The recorded features are:

  • Radius as mean of distances from center to points on the perimeter

  • Texture as standard deviation of gray-scale values

  • Perimeter as cell nucleus perimeter

  • Area as cell nucleus area

  • Smoothness as local variation in radius lengths

  • Compactness as cell nucleus compactness, perimeter^2 / area - 1

  • Concavity as severity of concave portions of the contour

  • Nconcave as number of concave portions of the contour

  • Symmetry as cell nucleus shape

  • Fractaldim as fractal dimension, "coastline approximation" - 1

For each feature the recorded values are computed from each image as <feature_name>_mean, <feature_name>_se, and <feature_name>_extreme, for the mean, the standard error, and the mean of the three largest values.

Source

The Breast Cancer Wisconsin (Diagnostic) Data Set (wdbc.data, wdbc.names) from the UCI Machine Learning Repository https://archive.ics.uci.edu/ml/datasets/Breast+Cancer+Wisconsin+(Diagnostic). Please note the UCI conditions of use.

References

Mangasarian, O. L., Street, W. N., and Wolberg, W. H. (1995) Breast cancer diagnosis and prognosis via linear programming. Operations Research, 43(4), pp. 570-577.

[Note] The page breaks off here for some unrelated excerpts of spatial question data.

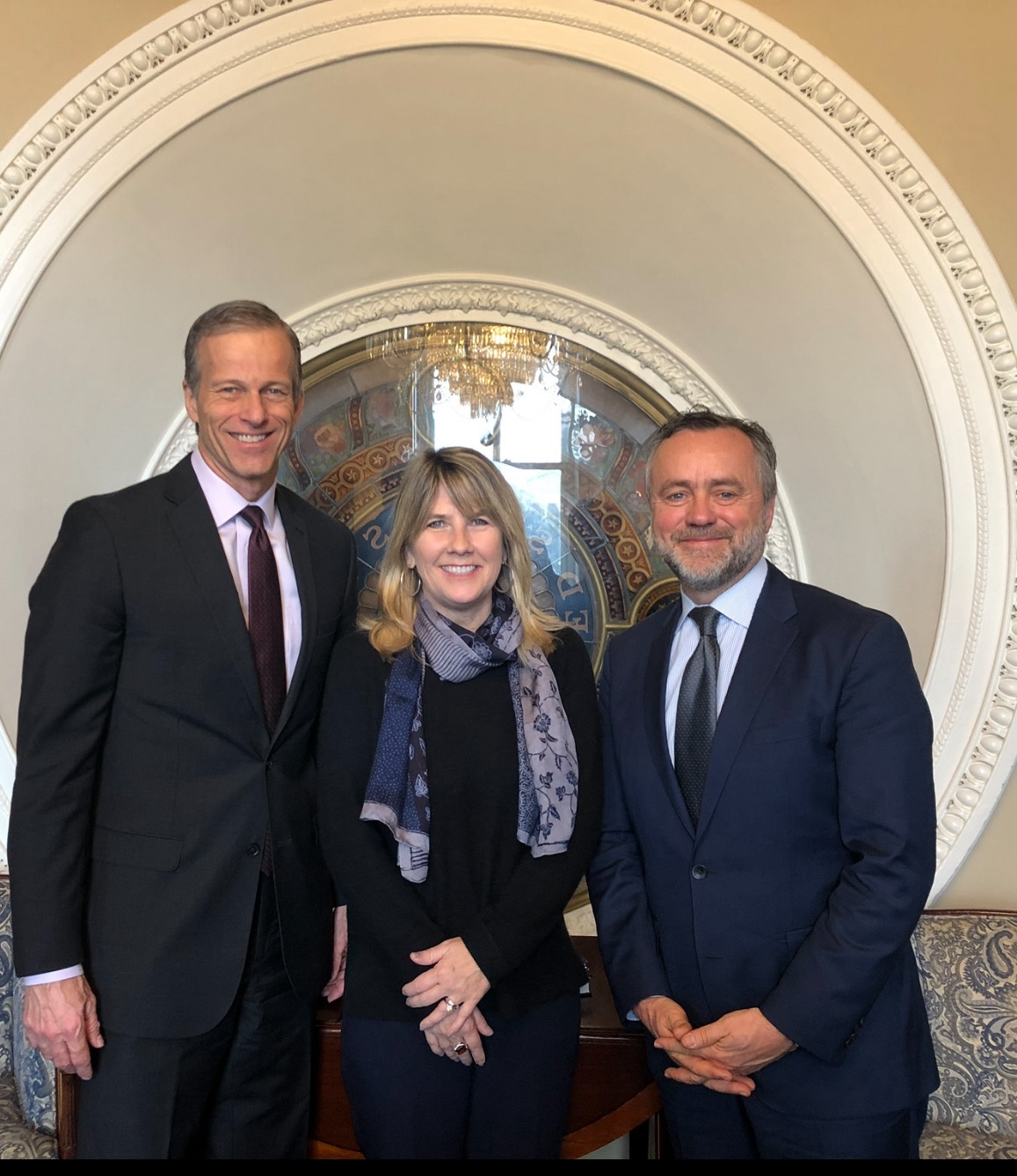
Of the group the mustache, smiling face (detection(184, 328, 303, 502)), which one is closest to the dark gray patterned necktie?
the mustache

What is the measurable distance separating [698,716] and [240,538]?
0.76 metres

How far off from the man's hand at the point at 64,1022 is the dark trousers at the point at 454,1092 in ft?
1.21

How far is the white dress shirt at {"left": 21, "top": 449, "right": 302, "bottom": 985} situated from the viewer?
165 cm

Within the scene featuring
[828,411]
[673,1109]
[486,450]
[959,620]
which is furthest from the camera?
[486,450]

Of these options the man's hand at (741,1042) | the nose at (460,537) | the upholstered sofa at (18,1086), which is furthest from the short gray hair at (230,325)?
the upholstered sofa at (18,1086)

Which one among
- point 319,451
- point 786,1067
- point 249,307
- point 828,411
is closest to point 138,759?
point 249,307

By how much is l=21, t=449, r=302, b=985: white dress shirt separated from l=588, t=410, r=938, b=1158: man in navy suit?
1.83ft

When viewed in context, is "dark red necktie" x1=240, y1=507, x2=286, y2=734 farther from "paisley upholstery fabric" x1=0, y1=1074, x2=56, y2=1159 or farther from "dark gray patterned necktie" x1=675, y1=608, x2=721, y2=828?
"paisley upholstery fabric" x1=0, y1=1074, x2=56, y2=1159

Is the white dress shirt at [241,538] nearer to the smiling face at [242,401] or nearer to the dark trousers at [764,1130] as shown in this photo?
the smiling face at [242,401]

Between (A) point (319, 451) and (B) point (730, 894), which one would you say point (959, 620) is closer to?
(B) point (730, 894)

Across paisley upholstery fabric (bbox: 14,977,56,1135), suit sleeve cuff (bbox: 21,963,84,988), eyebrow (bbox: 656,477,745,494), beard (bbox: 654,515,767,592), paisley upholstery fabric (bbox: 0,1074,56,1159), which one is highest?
eyebrow (bbox: 656,477,745,494)

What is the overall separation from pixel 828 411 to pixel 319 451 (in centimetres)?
124

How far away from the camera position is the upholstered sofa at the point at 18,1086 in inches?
79.2

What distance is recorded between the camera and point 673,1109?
5.32ft
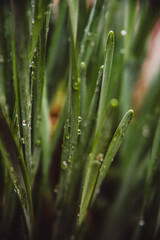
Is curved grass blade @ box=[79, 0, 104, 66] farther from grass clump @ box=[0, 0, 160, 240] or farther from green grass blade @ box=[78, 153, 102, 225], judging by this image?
green grass blade @ box=[78, 153, 102, 225]

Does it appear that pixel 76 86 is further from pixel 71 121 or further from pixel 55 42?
pixel 55 42

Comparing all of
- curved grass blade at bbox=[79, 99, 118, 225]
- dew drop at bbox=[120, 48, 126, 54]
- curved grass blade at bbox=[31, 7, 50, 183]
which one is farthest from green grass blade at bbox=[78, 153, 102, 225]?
dew drop at bbox=[120, 48, 126, 54]

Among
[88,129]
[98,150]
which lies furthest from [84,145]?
[98,150]

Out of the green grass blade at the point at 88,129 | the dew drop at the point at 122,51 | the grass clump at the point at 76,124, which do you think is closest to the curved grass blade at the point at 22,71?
the grass clump at the point at 76,124

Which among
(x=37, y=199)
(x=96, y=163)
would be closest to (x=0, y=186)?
(x=37, y=199)

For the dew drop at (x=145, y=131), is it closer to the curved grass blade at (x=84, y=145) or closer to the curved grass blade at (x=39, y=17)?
the curved grass blade at (x=84, y=145)

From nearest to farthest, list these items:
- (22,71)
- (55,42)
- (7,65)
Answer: (22,71) < (7,65) < (55,42)

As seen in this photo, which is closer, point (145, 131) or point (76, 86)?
point (76, 86)
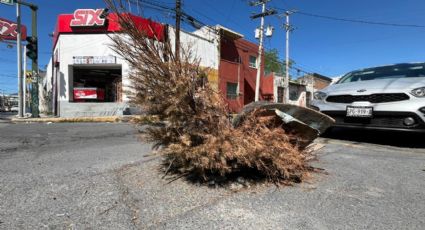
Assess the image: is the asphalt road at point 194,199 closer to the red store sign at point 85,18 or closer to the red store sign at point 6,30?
the red store sign at point 85,18

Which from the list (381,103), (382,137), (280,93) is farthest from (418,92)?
(280,93)

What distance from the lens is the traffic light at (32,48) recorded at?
54.0 feet

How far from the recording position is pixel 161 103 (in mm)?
2852

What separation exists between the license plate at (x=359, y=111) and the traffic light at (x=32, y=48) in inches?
670

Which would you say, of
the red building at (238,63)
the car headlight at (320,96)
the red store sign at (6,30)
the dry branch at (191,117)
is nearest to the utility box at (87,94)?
the red store sign at (6,30)

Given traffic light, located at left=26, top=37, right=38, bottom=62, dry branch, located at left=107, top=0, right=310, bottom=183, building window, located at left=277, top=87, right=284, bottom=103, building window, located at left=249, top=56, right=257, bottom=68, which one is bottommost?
dry branch, located at left=107, top=0, right=310, bottom=183

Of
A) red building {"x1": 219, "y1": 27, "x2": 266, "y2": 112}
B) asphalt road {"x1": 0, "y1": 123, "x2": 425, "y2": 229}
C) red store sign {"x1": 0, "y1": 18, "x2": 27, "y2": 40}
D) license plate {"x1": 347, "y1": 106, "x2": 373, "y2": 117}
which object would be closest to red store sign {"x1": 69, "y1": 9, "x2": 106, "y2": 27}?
red store sign {"x1": 0, "y1": 18, "x2": 27, "y2": 40}

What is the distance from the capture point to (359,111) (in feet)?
16.5

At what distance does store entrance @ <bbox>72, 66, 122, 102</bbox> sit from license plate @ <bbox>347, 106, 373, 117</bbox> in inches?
609

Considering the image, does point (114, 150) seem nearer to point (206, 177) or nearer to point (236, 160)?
point (206, 177)

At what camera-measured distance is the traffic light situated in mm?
16470

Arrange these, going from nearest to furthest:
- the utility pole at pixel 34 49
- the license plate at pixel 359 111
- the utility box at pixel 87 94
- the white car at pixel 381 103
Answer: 1. the white car at pixel 381 103
2. the license plate at pixel 359 111
3. the utility pole at pixel 34 49
4. the utility box at pixel 87 94

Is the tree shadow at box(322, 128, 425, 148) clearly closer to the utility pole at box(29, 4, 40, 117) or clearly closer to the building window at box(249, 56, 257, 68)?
the utility pole at box(29, 4, 40, 117)

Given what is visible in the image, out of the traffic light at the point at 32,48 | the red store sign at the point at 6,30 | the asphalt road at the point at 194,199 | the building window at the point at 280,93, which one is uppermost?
the red store sign at the point at 6,30
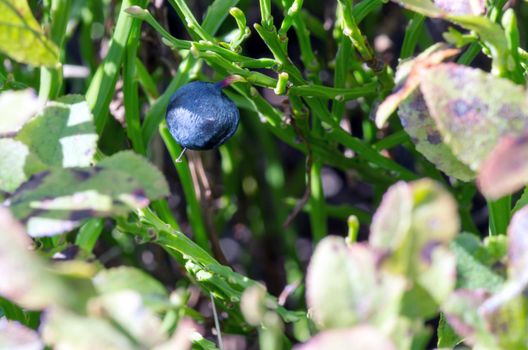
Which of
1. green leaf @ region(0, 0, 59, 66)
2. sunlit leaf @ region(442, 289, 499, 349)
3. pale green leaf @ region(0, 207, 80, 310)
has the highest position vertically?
green leaf @ region(0, 0, 59, 66)

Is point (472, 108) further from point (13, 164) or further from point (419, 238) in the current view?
point (13, 164)

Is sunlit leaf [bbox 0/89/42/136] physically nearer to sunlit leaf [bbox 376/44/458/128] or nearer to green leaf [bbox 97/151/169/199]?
green leaf [bbox 97/151/169/199]

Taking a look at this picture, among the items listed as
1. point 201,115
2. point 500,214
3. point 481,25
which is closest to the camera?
point 481,25

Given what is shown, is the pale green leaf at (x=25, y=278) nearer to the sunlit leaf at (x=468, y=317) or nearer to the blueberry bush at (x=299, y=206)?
the blueberry bush at (x=299, y=206)

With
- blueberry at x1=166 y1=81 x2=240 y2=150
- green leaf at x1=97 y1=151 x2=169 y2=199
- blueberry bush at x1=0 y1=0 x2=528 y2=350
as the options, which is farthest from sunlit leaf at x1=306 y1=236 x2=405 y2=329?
blueberry at x1=166 y1=81 x2=240 y2=150

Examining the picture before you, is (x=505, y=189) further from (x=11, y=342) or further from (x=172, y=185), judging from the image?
(x=172, y=185)

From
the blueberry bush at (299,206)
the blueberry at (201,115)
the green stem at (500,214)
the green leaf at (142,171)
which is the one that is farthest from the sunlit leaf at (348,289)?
the blueberry at (201,115)

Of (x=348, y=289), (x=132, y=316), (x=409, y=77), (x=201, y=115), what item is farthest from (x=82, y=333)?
(x=201, y=115)
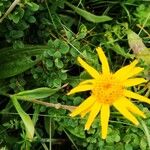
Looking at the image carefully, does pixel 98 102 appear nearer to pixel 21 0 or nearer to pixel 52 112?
pixel 52 112

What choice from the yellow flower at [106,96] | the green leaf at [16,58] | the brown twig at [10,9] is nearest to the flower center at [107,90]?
the yellow flower at [106,96]

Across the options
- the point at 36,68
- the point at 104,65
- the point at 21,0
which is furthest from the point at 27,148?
the point at 21,0

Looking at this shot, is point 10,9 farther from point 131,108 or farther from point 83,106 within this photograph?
point 131,108

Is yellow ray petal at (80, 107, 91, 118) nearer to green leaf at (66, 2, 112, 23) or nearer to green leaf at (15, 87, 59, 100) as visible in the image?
green leaf at (15, 87, 59, 100)

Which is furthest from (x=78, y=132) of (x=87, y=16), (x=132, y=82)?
(x=87, y=16)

Data Simulated from a 14-Component Mixture

Description

A dataset consisting of 1000 observations drawn from a 14-component normal mixture in which the covariances of the components have the same size and shape but differ in orientation.

Usage

data(wreath)

References

C. Fraley, A. E. Raftery and R. Wehrens (2005). Incremental model-based clustering for large datasets with small clusters. Journal of Computational and Graphical Statistics 14:1:18.